# Calculate $\int_0^1\frac{\cos(\arctan x)}{\sqrt{x}}dx$

When I was considering derivatives and integrals (to try integration by parts) related with a closed form for $\zeta(3)$ (due to J. Jensen, see the Wikipedia), I've asked to me

Question. How it is possible to calculate $$\int_0^1\frac{\cos(\arctan x)}{\sqrt{x}}dx?$$ Can you justify a closed form for $$\int\frac{\cos(\arctan x)}{\sqrt{x}}dx?$$ Many thanks.

(The integral $\int \frac{\cos(\arctan x)}{1+\sqrt{x}}dx$ seems much more complicated).

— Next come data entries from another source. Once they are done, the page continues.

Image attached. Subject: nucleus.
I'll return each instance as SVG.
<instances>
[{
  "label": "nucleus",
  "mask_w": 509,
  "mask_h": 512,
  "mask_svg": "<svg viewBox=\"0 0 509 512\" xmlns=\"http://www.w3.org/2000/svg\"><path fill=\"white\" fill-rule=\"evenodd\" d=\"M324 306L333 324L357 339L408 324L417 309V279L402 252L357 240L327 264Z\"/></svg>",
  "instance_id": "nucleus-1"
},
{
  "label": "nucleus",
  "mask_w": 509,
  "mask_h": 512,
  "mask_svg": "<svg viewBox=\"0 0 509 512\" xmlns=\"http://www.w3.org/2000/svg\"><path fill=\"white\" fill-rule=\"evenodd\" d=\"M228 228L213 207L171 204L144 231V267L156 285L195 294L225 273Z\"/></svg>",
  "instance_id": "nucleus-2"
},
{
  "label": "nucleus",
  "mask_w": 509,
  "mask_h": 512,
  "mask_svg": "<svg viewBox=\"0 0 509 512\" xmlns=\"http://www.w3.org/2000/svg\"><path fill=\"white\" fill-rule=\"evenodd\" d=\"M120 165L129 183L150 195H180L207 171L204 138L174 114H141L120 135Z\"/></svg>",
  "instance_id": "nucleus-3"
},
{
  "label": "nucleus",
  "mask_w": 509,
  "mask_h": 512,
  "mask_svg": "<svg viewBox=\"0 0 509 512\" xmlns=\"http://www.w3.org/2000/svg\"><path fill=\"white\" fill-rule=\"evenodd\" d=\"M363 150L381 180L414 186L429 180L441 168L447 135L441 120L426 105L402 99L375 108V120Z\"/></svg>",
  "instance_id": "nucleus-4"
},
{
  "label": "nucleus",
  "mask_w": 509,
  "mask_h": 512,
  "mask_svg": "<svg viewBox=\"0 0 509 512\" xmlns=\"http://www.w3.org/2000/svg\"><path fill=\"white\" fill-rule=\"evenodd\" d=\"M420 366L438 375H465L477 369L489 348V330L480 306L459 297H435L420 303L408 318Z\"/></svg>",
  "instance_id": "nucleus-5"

• $\cos(\arctan x) = 1/\sqrt{1+x^2}$. But I think that still leaves an elliptic integral. – B. Goddard Sep 15 '16 at 16:41
• You are welcome @B.Goddard, very thanks much for the substitution. The problem is that I don't know facts about elliptic integrals. – user243301 Sep 15 '16 at 16:43
• the result should be $$\frac{4 \Gamma \left(\frac{5}{4}\right)^2}{\sqrt{\pi }}$$ – Dr. Sonnhard Graubner Sep 15 '16 at 16:53
• Very thank much always for your answers in this site @Dr.SonnhardGraubner – user243301 Sep 15 '16 at 16:55

$$I:=\displaystyle \int_0^1\frac{\cos\arctan x}{\sqrt{x}}\,\mathrm d x$$ $\displaystyle \cos\arctan x = \frac{1}{\sqrt{x^2+1}}$, so: $$I=\int_0^1\frac{1}{\sqrt{x(x^2+1)}}\,\mathrm d x$$ Now substitute $x=\tan\frac\theta 2$: $$I=\int_0^1 \frac{1}{\sqrt{x(x^2+1)}}\,\mathrm d x=\frac{\sqrt 2}{2} \int_0^{\frac\pi 2} \frac{\mathrm d \theta}{\sqrt{\sin\theta}}=\frac{\sqrt{2}}{4}\beta \left(\frac 14,\frac 12\right)=\boxed{\frac{\Gamma ^2 \left(\frac 14 \right)}{4\sqrt\pi}}$$ This is also equal to $K\left(\frac 12\right)$.